GeoParquet Input Processing for Vector Tile Pipelines

Raw GeoParquet files almost never arrive in a state that Tippecanoe CLI can consume reliably. Mixed CRS values, invalid polygon rings, oversized attribute payloads, and missing spatial metadata all surface as silent failures or outright crashes during tile encoding. This guide covers the full ingestion sequence — schema validation, reprojection, geometry repair, attribute pruning, and spatial partitioning — so every file that enters the tile generation queue is deterministic, memory-efficient, and free of the defects that inflate MBTiles container sizes or corrupt tile boundaries.

Prerequisites

Requirement	Minimum version	Notes
Python	3.10	`venv` or `uv` isolation required
`geopandas`	1.0	`GeoDataFrame.from_arrow()` API
`pyarrow`	14.0	Row-group streaming, schema inspection
`shapely`	2.0	`make_valid()`, vectorised geometry ops
`duckdb`	0.9	Optional; parallel CRS transforms and column pushdown
`pandas`	2.0	Copy-on-write semantics
GDAL/OGR	3.6+	Parquet + FlatGeobuf drivers; needed for `ogr2ogr` conversion
RAM	16 GB	For inputs under 5 GB; 32 GB+ for continental-scale datasets
Storage	NVMe SSD	Chunked read/write requires high-IOPS I/O

The GeoParquet specification mandates that the Parquet file schema carries a geo extension metadata key containing the geometry column name, geometry type, CRS authority, and pre-computed bounding box statistics. Pipelines that skip metadata validation before loading geometry rows risk OOM crashes and silent CRS errors downstream.
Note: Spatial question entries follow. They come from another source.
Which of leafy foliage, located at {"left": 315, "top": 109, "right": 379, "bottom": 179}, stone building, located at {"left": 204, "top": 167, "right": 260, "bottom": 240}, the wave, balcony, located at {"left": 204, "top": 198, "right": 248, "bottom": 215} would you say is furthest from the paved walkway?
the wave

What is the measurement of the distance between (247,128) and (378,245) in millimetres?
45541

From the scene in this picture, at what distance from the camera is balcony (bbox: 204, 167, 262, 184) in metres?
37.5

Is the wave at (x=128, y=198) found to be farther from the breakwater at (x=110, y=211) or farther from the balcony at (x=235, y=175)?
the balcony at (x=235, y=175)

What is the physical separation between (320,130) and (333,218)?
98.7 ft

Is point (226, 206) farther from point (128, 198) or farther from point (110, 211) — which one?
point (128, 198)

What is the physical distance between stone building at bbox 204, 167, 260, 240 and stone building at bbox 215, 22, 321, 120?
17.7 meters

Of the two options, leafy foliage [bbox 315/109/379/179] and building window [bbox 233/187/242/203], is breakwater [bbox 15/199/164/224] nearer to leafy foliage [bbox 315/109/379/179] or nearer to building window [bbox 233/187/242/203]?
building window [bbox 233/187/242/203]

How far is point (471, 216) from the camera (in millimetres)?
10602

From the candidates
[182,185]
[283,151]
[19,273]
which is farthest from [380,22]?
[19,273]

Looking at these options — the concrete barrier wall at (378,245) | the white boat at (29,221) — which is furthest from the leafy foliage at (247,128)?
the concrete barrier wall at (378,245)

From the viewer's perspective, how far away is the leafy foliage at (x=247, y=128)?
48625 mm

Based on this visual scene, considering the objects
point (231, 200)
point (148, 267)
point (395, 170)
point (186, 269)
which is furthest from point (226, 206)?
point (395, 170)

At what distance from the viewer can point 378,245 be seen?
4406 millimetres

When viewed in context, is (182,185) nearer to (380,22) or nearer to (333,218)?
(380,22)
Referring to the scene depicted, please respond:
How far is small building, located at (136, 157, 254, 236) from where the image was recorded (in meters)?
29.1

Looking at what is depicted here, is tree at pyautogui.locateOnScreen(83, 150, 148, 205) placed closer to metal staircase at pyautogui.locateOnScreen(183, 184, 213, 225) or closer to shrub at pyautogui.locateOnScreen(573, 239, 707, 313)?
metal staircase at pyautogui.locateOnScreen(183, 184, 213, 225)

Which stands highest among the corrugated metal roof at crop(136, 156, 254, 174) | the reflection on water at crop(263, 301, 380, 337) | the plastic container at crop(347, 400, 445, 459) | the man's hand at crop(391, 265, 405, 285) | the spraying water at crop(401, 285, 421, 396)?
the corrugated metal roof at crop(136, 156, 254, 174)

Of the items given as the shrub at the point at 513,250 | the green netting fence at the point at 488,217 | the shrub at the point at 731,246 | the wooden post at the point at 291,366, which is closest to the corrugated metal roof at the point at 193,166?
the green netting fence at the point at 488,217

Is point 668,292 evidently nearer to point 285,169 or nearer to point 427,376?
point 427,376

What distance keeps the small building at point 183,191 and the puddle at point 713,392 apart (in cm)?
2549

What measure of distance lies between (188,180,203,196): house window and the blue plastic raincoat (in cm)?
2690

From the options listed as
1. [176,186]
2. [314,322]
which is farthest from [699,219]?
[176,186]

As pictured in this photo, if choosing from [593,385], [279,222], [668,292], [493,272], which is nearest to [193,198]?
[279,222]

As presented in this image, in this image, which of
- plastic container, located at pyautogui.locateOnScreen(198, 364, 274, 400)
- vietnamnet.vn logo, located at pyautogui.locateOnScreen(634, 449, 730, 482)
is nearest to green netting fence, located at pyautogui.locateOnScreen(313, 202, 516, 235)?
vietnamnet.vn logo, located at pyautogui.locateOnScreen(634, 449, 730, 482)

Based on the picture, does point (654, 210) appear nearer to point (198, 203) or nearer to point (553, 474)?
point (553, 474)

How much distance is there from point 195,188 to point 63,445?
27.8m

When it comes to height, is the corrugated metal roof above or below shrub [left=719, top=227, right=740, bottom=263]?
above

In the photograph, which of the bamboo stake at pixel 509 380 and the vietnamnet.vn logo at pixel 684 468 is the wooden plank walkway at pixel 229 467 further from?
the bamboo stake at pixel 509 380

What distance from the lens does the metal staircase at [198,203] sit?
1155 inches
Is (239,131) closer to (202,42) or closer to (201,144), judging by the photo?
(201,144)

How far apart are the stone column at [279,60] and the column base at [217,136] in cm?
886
Core Concept: GeoParquet Metadata Structure

A well-formed .geoparquet file embeds spatial metadata in the Parquet schema.metadata dict under the key b"geo". The JSON payload follows this structure:

json

{
  "version": "1.0.0",
  "primary_column": "geometry",
  "columns": {
    "geometry": {
      "encoding": "WKB",
      "geometry_types": ["Polygon", "MultiPolygon"],
      "crs": { "id": { "authority": "EPSG", "code": 4326 } },
      "bbox": [-180.0, -90.0, 180.0, 90.0]
    }
  }
}

{
  "version": "1.0.0",
  "primary_column": "geometry",
  "columns": {
    "geometry": {
      "encoding": "WKB",
      "geometry_types": ["Polygon", "MultiPolygon"],
      "crs": { "id": { "authority": "EPSG", "code": 4326 } },
      "bbox": [-180.0, -90.0, 180.0, 90.0]
    }
  }
}

Key fields to validate before processing:

Field	Expected value	Failure mode if absent
`version`	`"1.0.0"`	Reader may apply wrong encoding rules
`primary_column`	matches actual column name	`geopandas` raises `KeyError`
`encoding`	`"WKB"` or `"WKT"`	Silent geometry `None` values
`crs.id.code`	`4326` or known EPSG	Tile misalignment; no reprojection error
`bbox`	non-null, covers features	Spatial index and chunked reads fail
`geometry_types`	homogeneous list	Tippecanoe rejects mixed-type layers

Step-by-Step Implementation

Step 1 — Schema inspection without loading geometry

Read the Parquet metadata footprint (a few kilobytes) before allocating any geometry memory. Reject files that are missing the geo key or declare an incompatible geometry encoding.

python

import json
import pyarrow.parquet as pq
from pathlib import Path

def validate_geoparquet_schema(path: Path) -> dict:
    meta = pq.read_metadata(str(path))
    arrow_schema = meta.schema.to_arrow_schema()
    raw_meta = arrow_schema.metadata or {}

    if b"geo" not in raw_meta:
        raise ValueError(f"{path.name}: missing 'geo' metadata key — not a valid GeoParquet file")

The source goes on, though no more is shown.